* **Task statement**: In the data that follows, how many lines include the string "Vietnam"? Answer with the number alone.

########################################

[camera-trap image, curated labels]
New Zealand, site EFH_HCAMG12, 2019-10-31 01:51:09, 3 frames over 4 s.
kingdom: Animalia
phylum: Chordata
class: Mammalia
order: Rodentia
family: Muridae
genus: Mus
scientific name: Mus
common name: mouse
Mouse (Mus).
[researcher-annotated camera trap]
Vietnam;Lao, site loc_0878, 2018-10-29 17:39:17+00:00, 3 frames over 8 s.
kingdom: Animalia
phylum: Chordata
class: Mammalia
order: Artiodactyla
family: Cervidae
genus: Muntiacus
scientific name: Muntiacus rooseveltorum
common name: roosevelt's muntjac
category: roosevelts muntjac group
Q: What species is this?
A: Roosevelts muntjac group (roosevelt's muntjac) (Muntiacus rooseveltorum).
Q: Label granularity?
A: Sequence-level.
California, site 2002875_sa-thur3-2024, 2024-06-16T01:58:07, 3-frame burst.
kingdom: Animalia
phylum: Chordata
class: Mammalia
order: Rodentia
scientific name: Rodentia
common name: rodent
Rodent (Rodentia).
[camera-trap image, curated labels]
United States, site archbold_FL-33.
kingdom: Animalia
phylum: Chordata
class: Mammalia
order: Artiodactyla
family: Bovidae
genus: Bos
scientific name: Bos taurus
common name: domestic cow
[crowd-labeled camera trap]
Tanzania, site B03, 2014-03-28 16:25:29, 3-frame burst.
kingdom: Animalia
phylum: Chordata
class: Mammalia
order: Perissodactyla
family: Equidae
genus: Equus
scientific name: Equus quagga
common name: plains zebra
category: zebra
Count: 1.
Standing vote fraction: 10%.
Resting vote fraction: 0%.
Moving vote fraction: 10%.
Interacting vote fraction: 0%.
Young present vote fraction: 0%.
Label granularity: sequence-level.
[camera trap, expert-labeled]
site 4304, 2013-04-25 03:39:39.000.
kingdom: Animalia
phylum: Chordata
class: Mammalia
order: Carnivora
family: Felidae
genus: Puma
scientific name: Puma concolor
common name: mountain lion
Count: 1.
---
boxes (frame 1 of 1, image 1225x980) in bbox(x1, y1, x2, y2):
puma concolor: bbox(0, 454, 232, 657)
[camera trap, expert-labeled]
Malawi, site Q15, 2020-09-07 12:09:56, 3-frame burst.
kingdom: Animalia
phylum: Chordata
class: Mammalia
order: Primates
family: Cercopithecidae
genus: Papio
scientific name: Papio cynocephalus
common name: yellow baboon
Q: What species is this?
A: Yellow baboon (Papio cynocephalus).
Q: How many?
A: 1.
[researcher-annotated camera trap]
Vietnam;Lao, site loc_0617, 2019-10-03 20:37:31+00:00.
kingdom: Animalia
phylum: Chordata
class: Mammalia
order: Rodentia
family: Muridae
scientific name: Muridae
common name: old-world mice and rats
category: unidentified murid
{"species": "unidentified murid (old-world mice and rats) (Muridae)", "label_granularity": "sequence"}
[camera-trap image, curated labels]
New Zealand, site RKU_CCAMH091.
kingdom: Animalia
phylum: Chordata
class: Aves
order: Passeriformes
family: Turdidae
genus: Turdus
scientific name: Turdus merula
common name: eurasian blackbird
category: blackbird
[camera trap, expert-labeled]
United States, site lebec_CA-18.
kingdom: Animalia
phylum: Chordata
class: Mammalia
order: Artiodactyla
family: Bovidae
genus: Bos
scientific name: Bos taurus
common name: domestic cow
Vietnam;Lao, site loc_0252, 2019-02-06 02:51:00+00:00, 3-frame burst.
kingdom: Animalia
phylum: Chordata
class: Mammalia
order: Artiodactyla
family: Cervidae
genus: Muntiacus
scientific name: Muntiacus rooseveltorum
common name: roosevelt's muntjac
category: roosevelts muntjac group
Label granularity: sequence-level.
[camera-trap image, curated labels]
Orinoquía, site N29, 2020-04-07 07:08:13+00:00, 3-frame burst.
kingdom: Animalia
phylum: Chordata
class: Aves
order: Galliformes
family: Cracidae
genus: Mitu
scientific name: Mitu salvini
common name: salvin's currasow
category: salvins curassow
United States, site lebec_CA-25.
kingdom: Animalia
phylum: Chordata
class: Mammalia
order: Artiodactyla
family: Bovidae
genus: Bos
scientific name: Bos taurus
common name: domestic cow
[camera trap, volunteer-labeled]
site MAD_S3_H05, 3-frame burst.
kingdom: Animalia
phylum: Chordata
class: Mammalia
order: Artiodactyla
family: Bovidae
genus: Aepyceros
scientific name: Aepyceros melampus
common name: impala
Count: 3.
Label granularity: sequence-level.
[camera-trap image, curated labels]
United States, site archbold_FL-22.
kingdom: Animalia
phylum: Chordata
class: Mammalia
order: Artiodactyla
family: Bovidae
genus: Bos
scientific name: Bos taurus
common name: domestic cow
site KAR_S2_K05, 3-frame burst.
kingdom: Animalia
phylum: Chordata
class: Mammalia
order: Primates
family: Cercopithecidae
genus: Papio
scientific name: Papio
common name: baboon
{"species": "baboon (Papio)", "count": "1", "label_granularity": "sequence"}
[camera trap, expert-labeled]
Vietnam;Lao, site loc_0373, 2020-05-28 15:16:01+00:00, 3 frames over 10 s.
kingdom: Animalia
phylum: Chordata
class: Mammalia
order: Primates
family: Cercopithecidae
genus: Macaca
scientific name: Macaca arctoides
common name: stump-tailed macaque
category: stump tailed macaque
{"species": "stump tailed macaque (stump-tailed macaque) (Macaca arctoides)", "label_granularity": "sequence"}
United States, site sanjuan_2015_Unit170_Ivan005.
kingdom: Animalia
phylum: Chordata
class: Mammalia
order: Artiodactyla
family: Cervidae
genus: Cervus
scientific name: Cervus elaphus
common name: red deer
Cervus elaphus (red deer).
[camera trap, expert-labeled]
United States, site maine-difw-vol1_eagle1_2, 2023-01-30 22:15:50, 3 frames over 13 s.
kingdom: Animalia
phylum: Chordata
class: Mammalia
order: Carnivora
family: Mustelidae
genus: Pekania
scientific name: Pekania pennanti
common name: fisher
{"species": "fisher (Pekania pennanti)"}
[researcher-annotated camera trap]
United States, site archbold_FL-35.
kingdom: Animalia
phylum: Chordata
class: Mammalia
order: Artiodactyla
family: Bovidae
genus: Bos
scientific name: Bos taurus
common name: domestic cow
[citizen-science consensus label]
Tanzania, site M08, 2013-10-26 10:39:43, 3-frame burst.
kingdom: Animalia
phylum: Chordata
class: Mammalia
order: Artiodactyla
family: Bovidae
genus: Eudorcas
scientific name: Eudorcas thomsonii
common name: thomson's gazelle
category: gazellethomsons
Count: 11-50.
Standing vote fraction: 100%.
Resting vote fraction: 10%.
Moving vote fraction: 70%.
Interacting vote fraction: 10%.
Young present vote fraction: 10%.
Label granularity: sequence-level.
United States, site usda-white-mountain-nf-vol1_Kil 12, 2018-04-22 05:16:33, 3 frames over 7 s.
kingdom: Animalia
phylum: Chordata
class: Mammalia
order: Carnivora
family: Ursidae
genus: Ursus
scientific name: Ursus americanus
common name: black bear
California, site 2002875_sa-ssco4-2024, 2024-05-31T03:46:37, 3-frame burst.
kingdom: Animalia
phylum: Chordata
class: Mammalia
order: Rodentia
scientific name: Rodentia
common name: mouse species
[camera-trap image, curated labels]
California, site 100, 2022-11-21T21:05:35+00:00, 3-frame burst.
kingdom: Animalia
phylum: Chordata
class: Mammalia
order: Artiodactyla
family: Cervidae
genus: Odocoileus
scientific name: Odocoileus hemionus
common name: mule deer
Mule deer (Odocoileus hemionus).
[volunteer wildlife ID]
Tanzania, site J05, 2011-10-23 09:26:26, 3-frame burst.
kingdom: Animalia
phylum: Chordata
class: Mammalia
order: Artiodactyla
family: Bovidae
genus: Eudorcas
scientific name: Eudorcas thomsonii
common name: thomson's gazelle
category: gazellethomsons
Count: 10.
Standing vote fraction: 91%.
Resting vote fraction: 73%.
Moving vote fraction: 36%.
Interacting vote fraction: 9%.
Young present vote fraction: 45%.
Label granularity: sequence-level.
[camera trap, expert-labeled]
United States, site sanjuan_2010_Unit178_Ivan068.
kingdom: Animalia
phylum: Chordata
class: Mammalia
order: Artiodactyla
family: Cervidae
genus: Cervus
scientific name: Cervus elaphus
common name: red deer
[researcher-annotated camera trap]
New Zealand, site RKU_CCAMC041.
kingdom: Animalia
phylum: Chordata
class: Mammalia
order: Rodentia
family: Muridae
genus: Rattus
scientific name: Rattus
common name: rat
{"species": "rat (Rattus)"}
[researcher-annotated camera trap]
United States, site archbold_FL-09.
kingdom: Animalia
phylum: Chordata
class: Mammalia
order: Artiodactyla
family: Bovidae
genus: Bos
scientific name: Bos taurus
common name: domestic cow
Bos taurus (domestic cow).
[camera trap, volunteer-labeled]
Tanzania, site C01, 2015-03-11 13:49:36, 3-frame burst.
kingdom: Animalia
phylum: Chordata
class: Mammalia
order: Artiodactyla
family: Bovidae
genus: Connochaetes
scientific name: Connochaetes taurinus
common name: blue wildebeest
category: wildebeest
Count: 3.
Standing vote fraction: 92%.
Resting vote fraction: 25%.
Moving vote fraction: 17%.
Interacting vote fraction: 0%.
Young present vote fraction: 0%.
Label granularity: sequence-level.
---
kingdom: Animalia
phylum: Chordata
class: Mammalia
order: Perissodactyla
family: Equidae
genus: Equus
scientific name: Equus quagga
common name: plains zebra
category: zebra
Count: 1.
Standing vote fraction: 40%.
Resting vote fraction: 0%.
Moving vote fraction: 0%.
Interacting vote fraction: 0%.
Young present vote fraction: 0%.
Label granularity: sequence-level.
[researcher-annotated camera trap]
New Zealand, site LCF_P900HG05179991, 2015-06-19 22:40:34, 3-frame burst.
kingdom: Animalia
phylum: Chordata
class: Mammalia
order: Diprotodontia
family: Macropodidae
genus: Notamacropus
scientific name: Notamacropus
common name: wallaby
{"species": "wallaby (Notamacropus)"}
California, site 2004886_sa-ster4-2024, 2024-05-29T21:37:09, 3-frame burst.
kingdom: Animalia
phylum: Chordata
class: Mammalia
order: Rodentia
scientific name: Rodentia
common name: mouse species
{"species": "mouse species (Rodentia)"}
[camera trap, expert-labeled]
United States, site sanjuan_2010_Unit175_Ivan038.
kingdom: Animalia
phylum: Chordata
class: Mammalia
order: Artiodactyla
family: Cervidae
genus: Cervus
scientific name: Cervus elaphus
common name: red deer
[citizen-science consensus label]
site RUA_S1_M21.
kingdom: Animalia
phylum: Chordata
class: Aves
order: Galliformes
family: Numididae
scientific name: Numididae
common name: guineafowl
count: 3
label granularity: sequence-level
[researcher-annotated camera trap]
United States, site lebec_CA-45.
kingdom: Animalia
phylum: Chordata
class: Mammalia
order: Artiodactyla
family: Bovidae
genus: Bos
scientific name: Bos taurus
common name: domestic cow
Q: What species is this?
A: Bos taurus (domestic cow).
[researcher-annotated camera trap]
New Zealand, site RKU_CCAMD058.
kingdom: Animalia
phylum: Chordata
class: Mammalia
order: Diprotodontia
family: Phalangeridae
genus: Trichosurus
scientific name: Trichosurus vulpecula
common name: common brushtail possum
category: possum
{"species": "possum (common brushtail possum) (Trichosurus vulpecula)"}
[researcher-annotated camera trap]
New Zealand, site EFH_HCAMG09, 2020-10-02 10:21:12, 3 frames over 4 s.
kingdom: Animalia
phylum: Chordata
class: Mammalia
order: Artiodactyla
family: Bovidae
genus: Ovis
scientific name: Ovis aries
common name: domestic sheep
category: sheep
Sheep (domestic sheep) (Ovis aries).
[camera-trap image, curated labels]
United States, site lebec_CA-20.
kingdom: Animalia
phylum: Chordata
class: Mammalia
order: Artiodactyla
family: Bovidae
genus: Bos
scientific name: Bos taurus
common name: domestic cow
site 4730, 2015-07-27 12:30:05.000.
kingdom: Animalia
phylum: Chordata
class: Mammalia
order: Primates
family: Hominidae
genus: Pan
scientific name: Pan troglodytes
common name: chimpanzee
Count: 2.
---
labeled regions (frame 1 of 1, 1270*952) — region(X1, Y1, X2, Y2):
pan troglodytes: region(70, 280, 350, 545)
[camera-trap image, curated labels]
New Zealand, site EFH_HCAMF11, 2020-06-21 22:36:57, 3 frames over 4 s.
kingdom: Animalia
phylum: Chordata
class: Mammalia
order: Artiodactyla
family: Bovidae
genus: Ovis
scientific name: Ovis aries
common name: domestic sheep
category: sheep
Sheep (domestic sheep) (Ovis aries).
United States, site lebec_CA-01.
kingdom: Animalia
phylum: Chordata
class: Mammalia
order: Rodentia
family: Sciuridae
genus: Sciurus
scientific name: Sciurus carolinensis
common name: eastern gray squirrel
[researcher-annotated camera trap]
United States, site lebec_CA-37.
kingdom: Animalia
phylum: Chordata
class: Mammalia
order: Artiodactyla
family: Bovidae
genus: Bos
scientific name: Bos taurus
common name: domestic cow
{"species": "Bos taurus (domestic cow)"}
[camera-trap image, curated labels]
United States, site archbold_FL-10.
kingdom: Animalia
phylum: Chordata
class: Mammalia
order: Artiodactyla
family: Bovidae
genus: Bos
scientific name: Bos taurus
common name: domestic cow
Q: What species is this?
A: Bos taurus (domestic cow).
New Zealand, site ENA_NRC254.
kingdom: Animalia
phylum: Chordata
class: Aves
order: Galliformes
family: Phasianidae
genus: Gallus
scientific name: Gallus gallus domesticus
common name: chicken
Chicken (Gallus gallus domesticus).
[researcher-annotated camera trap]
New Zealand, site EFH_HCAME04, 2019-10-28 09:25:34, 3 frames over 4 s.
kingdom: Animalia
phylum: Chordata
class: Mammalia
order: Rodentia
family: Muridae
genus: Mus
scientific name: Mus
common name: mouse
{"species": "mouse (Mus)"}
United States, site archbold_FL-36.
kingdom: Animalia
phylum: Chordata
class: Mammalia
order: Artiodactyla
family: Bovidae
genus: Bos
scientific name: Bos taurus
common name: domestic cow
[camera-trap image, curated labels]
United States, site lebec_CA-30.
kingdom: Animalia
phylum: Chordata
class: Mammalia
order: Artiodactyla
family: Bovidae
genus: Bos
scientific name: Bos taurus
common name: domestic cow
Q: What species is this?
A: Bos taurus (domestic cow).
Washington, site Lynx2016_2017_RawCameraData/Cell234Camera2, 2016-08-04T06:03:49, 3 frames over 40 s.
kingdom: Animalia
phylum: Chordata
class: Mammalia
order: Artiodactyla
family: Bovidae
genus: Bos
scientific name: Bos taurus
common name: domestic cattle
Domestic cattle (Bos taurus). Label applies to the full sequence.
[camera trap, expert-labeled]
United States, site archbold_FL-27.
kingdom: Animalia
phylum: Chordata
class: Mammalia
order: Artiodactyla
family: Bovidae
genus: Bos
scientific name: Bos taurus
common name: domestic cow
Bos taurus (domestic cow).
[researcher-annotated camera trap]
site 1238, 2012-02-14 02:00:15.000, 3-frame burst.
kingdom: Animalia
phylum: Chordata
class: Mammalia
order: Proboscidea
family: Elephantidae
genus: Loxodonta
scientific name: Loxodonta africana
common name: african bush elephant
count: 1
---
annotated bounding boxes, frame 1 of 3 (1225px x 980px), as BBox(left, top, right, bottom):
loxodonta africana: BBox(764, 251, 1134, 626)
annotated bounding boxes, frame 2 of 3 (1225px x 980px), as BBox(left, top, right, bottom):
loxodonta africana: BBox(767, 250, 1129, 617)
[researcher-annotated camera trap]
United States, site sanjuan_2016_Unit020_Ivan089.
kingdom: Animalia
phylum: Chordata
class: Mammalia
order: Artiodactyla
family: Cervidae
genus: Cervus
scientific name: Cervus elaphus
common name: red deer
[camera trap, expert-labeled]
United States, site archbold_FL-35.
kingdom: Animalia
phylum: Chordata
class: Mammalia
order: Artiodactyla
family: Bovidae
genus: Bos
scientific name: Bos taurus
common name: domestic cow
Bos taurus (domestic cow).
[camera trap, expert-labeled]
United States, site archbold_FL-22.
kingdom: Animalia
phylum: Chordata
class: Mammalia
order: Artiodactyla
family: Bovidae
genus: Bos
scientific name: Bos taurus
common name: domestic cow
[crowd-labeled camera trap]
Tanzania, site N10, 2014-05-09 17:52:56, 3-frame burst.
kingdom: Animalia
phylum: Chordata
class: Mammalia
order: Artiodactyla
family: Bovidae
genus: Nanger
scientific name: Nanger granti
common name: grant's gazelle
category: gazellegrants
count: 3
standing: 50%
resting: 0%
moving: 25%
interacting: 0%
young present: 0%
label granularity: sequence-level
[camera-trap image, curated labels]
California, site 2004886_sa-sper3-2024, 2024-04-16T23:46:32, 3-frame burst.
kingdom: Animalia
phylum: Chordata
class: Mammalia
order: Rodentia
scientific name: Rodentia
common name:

########################################

* **Answer box**: 4